In the first project, C2C12 myoblast subculturing conditions demonstrate the organization of cell alignment is significantly influenced by the actin cytoskeleton, which plays a critical role in tissue morphology. The cell alignment dependence on substrate stiffness is observed after a low-density subculture. Cells previously conditioned with different subculturing densities behave differently in aspect ratio and intercellular alignment, which are controlled by the actin cytoskeleton. Different actin structure of single cells induced by subculturing densities shows that actin organization controls the chirality expression and the alignment of cells on micropatterned stripe. Furthermore, replating of the cell under subculturing conditions supplemented with actin-inhibiting drugs shows the lingering effects on cell alignment and actin cytoskeleton arrangement. This work benefits the reconstruction of tissue morphology by highlighting the importance of subculturing conditions in the actin structure of single cells, contributing to the self-organization of cell alignment.

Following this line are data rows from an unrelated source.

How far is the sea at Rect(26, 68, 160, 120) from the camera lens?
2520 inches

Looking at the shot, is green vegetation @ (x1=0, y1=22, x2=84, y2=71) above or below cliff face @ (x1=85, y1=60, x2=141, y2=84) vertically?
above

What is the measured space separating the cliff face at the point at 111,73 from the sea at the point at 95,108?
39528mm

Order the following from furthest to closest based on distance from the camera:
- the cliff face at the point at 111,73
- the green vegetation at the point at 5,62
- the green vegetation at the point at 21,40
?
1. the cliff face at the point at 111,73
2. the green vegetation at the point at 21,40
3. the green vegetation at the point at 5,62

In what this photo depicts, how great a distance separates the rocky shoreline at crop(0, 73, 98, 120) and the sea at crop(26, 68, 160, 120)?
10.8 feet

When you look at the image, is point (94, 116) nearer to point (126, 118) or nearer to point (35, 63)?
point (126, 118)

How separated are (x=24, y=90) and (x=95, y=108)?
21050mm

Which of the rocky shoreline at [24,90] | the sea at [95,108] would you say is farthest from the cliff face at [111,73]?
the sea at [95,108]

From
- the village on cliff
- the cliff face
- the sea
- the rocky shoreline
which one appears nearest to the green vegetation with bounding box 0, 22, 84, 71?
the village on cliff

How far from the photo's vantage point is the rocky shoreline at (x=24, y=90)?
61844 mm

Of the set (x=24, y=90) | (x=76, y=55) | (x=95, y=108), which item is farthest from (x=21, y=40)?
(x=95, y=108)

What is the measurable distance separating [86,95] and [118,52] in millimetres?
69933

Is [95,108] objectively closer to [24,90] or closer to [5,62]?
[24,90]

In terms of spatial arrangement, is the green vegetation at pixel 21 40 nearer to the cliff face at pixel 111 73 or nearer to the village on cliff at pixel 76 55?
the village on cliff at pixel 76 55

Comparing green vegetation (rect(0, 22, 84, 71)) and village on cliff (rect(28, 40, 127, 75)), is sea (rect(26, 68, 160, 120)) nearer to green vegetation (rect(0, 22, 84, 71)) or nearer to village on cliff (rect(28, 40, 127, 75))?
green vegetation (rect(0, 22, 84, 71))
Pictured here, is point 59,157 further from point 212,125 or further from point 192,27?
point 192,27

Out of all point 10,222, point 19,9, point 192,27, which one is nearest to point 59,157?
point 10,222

The second project reveals that the cell projection area and actin structure determine the expression of single-cell chirality during cell spreading. Understanding single-cell chirality is crucial as single-cell chirality propagates and affects tissue alignment. In this study, the chirality of the nucleus rotation reverses from clockwise (CW) to anticlockwise (ACW) during spreading. Controlling the cell projection area with an isotropic circular interface mimics the chirality reversal, showing the cell spreading area directly influences the expression of cell chirality. This phenomenon is observed consistently across different cell types. The actin structure, radial fiber, shows the same ACW chiral direction with nucleus rotation when spreading on the large pattern. Meanwhile, almost no observable radial fiber or chiral structure is found on the small pattern. Recovery of the actin structure on the small pattern by drug treatment reverses the chirality from CW to ACW, suggesting the role of radial fibers on ACW chirality. This study indicates the importance of cell projection area and actin structure for nucleus rotation chirality.

The third project demonstrates different classes of actin, the radial fiber and the transverse arc, contribute to ACW and CW chirality in nucleus rotation, respectively. Radial fiber and transverse arc form a chiral pattern on an isotropic circular island. With live cell imaging, the reduction of radial fiber elongation rate attenuates ACW chirality, indicating the radial fiber attributes to ACW chirality. On the other hand, the CW chirality is inhibited with the disruption of the contractile component in the transverse arc, by suppressing myosin activity with molecule inhibition or gene silencing of myosin-related proteins, mDia2 and Tpm4. Additionally, the transverse arc locates immediately underneath the plasma membrane. Because force can be generated against a rigid surface, the actomyosin contraction of the transverse arc appears to be responsible for CW chirality. Overall, manipulating the cell projection area or altering one class of actin shows the critical role of radial fiber and transverse arc in the expression of cell chirality.

Together, the work suggested a suitable culturing condition to preserve the chiral behavior, and a new mechanism of actomyosin structure controls cell chirality, providing more insight into LR asymmetry at molecular and cellular levels. This work can benefit the chirality research in future tissue engineering and regeneration medicine.